Sarah Deer, 2014 MacArthur Fellow, Chief Justice for the Prairie Island Indian Community Court of Appeals, and Women, Gender & Sexuality Studies professor at the University of Kansas, is the featured speaker for the fifth annual American Indian Returnings (AIR) lecture September 19, 4:30 p.m. in the M. Smith Griffith Auditorium at the Georgia Museum of Art. Th event is supported by the Eidson Foundation Fund, the Department of English, with support by the Institute of Native American Studies at the University of Georgia. The event is free and open to the public.

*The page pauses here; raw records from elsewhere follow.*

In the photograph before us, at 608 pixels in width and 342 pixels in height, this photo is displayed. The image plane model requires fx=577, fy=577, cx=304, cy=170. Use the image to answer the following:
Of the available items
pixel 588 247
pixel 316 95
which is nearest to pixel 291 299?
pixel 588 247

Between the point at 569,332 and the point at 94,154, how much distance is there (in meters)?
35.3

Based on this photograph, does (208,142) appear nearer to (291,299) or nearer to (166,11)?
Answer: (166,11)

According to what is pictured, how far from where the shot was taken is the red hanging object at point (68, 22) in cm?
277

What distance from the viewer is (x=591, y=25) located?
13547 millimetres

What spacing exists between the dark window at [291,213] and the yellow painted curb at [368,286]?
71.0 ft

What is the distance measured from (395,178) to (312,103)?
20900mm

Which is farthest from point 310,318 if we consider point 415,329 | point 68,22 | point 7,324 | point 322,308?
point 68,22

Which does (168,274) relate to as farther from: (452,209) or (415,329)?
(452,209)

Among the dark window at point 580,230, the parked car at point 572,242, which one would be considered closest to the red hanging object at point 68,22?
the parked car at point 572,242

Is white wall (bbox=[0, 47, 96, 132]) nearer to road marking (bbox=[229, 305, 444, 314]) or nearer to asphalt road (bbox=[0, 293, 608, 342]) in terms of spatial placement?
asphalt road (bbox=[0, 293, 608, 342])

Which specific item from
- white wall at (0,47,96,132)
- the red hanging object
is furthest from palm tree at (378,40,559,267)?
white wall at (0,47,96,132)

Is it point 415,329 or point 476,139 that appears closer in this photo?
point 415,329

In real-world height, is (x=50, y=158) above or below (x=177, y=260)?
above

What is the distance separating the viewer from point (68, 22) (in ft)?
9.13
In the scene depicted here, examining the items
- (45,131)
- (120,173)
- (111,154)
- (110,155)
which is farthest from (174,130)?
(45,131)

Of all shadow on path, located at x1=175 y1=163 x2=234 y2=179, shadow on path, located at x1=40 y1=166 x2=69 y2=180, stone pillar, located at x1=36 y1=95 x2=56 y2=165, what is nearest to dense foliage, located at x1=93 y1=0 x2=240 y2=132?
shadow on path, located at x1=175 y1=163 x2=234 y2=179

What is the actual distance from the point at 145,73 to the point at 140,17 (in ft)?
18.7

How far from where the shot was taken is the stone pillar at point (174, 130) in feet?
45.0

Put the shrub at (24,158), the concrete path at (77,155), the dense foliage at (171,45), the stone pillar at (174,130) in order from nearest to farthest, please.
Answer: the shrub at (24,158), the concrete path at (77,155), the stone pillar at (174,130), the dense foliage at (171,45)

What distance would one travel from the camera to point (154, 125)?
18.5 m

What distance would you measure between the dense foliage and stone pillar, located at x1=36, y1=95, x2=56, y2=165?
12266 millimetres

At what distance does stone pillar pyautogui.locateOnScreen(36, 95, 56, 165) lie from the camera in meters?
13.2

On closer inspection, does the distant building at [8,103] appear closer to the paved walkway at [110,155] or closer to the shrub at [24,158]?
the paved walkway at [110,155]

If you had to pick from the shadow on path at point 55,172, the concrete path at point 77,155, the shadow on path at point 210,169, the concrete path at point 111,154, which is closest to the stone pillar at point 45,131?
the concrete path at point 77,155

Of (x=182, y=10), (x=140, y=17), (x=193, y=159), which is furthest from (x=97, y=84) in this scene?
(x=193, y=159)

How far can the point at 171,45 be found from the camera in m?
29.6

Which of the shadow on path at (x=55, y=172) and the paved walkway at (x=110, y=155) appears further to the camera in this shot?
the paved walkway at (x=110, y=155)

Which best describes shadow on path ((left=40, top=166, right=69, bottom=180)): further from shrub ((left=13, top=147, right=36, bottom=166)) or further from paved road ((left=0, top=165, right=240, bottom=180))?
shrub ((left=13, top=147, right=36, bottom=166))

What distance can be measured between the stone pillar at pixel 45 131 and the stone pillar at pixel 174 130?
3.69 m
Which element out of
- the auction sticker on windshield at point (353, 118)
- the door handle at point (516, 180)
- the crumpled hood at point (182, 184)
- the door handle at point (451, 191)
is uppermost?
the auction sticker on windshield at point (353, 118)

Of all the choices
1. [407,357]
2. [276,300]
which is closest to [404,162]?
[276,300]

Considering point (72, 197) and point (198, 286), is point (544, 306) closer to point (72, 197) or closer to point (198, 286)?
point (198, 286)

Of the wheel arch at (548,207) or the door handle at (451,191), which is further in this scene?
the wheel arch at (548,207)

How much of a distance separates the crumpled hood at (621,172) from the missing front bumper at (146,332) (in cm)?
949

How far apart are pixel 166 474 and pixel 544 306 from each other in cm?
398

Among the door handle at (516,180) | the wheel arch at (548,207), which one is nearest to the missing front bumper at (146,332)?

The American Indian Returnings, AIR, series celebrates Native American scholars and authors and their “return” from exile to the Southeast.  This year, Professor Deer confronts the issue of rape among Native women in North America.  Her work centers the intersection of federal Indian law and victims' rights in her book, The Beginning and End of Rape: Confronting Sexual Violence in Native America(U. of Minnesota Press 2015).  She writes, “National Crime Victimization Survey Data consistently reveal a very high rate of rape against Native women, an average annual rate of 7.2 per 1,000 persons, compared to 1.9 per 1000 persons for all races...In 2010, the Centers for Disease Control and Prevention issued a report on the results of the National Intimate Partner and Sexual Violence Survey, which found that 49 percent of Native women report a history of sexual violence.” 

Deer is a co-author of four textbooks on tribal law.  She provides a clear historical overview of rape and sex trafficking in North America, paying particular attention to the gendered legacy of colonialism in tribal nations—a truth largely overlooked or minimized by Native and non-Native observers.

Professor Deer began as a volunteer in a rape victim advocacy program and later received her JD with a Tribal Lawyer Certificate from the University of Kansas School of Law.  Her work on violence against Native women has received national recognition from the American Bar Association and the Department of Justice.  

LeAnne Howe, Eidson Distinguished Professor in American Literature in the UGA department of English, founder of the AIR lecture series with UGA professors Channette Romero and Jace Weaver said, “Each year on the return of the Autumnal Equinox, a scholar focuses on issues that effect Southeastern American Indian communities and beyond.”